Celle qui est nommée à ce poste par arrêté du ministre de l’Éducation nationale ne peut parler sans la validation de Jean-Michel Blanquer lui-même. Reprenant la rhétorique d’un prétendu islamo-gauchisme, accusant l’université d’y avoir ses bastions – comprendre des lieux où des gens mettent en danger la république via leurs recherches (qu’elle qualifie au passage de militantisme soumis à la tendance du moment), appelle dans les colonnes du Figaro Magazine les collectivités locales, qui financent l’achat des manuels scolaires, à utiliser ce levier pour exercer un contrôle sur leur contenu. Qu’il s’agisse de censure ou de purge, les deux ne laissent pas entrevoir de nouveaux jours heureux. La fascisation trouve sa genèse dans de tels procédés de contrôle.

Par peur d’être en retard sur la haine ambiante, le quotidien Causeur, qui pour une fois ne fait pas sa une sur la couleur des bébés, consacre une vingtaine de pages à son nouveau héro Éric Zemmour. Capable de tout pour laver l’odeur pestilentielle qui colle à la peau du condamné pour propos racistes, le journal donne la parole à Alain Michel pour expliquer que « Vichy désirait protéger tous les Français dont les juifs ». En clair : Zemmour aurait raison. Tout juste l’historien daigne-t-il dire « la seule erreur de Zemmour c’est quand il dit que Pétain a sauvé les juifs de France. C’est inexact. Ce n’est pas Pétain, c’est Laval aidé par Bousquet ». Là aussi la réécriture de l’histoire est à l’œuvre.

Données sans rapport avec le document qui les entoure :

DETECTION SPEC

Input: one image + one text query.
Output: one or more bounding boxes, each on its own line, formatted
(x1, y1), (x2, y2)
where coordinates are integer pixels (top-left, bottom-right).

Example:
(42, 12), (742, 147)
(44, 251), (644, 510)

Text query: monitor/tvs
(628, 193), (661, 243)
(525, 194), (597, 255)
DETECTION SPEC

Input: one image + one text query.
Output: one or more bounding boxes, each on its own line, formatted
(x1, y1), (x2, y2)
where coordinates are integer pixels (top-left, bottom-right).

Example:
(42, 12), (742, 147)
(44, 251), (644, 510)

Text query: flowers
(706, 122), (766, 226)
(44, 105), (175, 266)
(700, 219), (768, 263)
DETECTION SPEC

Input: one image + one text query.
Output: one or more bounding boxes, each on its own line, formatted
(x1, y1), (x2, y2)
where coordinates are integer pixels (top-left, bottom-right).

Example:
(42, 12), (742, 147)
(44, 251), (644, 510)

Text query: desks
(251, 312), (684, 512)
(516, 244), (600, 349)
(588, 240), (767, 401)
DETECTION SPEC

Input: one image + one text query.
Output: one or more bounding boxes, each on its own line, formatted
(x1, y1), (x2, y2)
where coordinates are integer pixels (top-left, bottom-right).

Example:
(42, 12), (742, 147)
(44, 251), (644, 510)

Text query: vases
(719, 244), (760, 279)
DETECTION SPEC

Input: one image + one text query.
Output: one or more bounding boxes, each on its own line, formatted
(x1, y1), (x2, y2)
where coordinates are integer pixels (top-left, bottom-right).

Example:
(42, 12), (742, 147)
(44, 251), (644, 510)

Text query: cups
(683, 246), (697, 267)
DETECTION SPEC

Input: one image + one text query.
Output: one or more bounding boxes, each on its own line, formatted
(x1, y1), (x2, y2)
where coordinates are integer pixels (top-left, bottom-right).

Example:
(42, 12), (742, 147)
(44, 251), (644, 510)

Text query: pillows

Pour comprendre il faut écouter le témoignage du Pasteur Marc Boegner à qui un jour Bousquet a déclaré « quelle que soit l’issue de la guerre, le problème juif devra être résolu ». À ce rythme bientôt on nous dira que sans Vichy nous n’aurions pas gagné la guerre.

Oui le bruit des bottes est là. Il est lancinant, comme une musique de fond. Parfois imperceptible, parfois puissant. Mais une chose est certaine : son air lève de plus en plus de monde. Et quand on est prêt à laisser mourir des gens de froid, on est prêt à quasiment tout.